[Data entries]
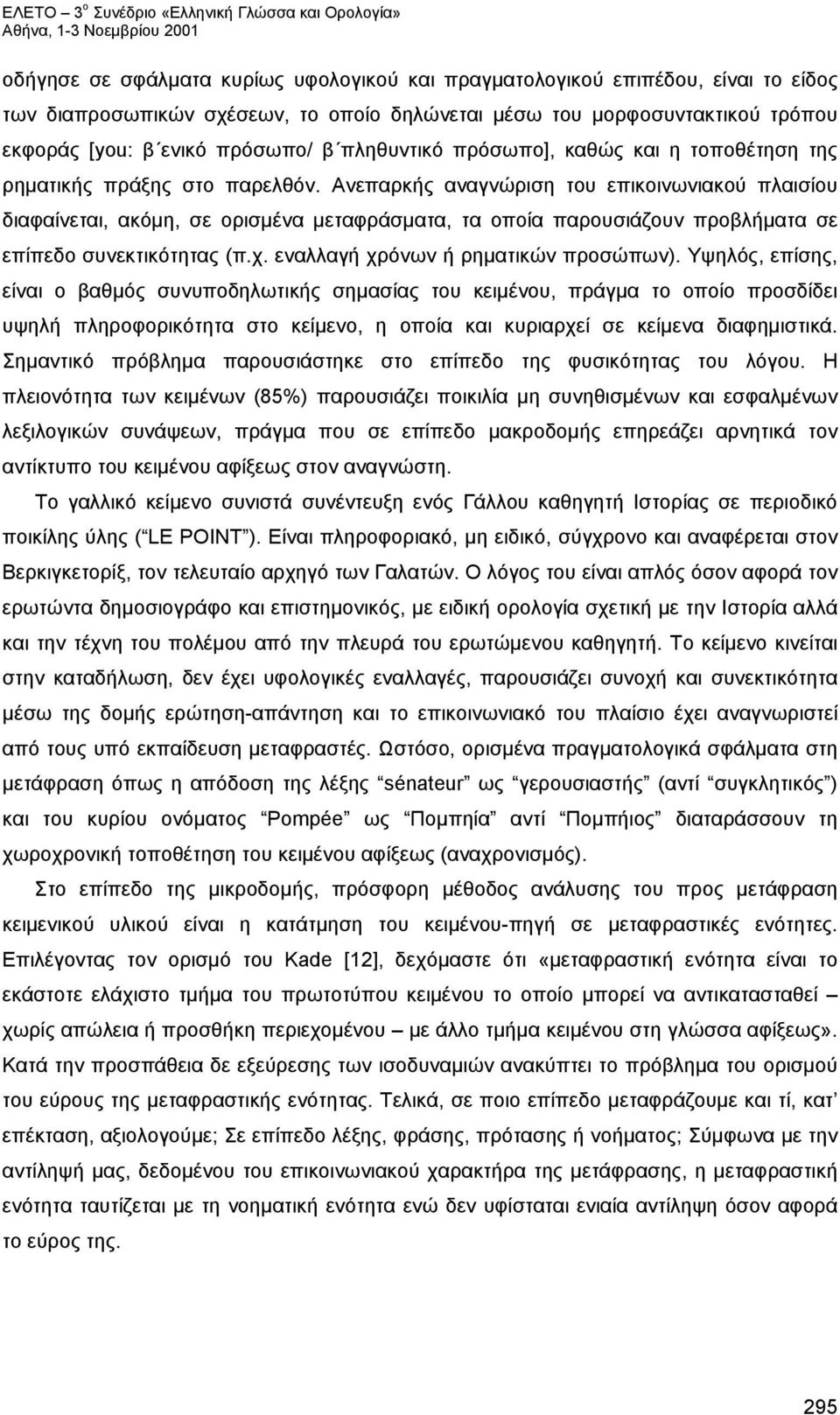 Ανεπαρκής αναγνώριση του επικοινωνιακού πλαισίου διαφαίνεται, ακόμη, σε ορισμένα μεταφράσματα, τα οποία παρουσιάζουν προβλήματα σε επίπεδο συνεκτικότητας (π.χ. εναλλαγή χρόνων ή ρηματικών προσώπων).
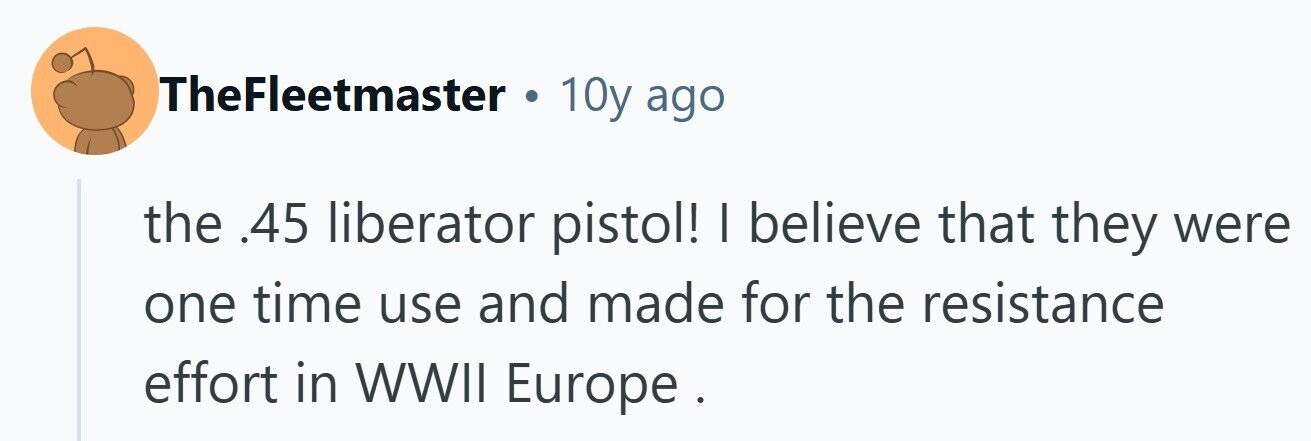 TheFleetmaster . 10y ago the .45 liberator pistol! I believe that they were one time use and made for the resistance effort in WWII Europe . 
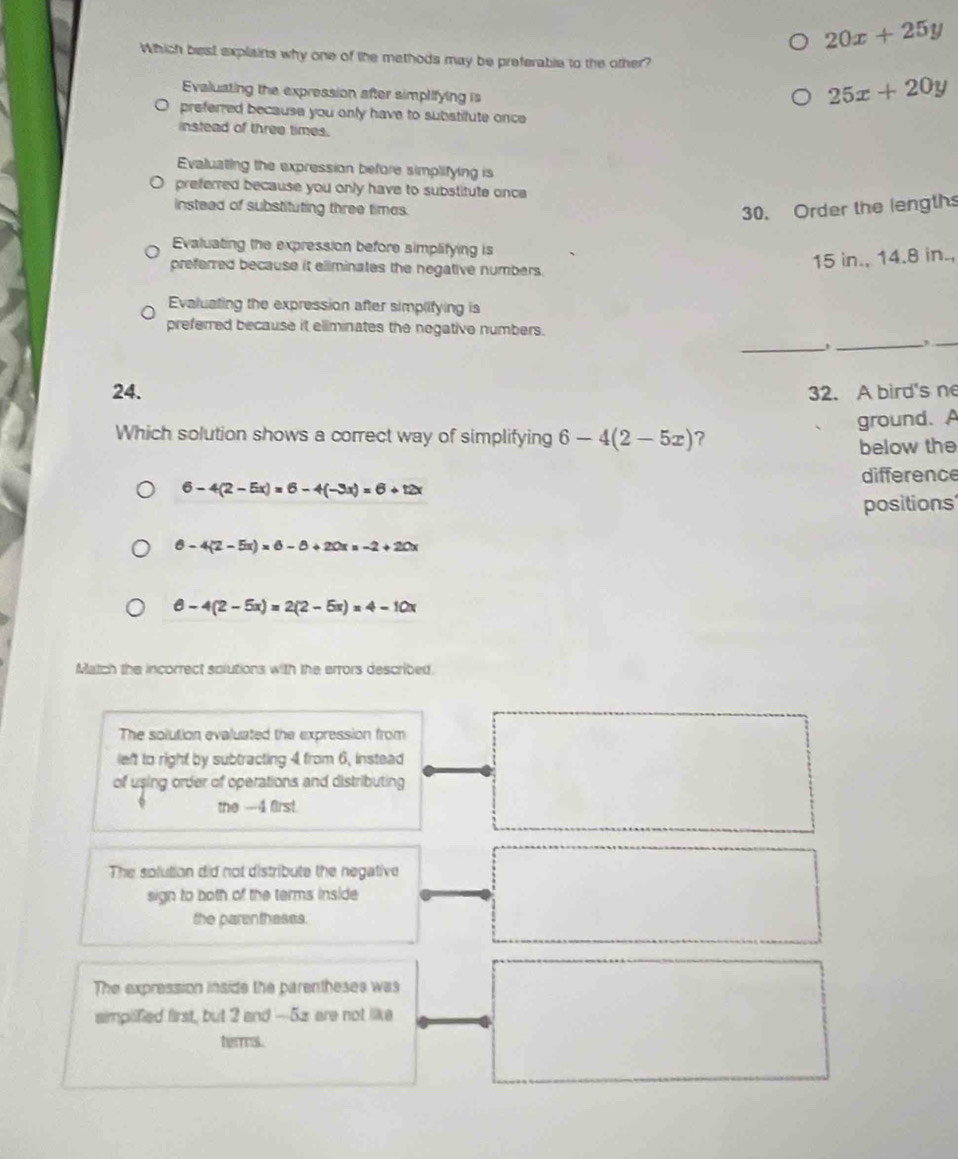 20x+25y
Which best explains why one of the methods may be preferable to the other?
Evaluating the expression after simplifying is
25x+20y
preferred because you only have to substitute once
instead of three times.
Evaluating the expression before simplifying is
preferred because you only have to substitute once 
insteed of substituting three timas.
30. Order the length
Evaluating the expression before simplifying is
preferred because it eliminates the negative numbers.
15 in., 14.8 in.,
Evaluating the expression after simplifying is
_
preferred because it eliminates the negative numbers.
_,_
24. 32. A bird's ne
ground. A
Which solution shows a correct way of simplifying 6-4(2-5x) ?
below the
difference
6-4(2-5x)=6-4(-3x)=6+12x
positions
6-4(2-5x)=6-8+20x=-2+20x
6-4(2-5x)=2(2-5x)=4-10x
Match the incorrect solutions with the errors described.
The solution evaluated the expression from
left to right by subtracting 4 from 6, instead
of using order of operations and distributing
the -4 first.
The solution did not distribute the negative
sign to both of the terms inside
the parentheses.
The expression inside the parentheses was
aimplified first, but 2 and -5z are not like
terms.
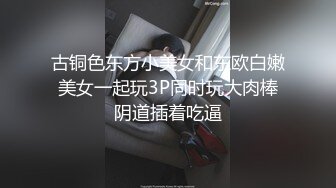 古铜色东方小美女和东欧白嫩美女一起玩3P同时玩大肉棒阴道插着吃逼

• _Work to be completed_: Copy the rows word for word, from the first row through the row containing "Which best explains", including both. Leave the pictures out of your copy.

• _Written answer_:
 Ανεπαρκής αναγνώριση του επικοινωνιακού πλαισίου διαφαίνεται, ακόμη, σε ορισμένα μεταφράσματα, τα οποία παρουσιάζουν προβλήματα σε επίπεδο συνεκτικότητας (π.χ. εναλλαγή χρόνων ή ρηματικών προσώπων).
 TheFleetmaster . 10y ago the .45 liberator pistol! I believe that they were one time use and made for the resistance effort in WWII Europe . 
 20x+25y
Which best explains why one of the methods may be preferable to the other?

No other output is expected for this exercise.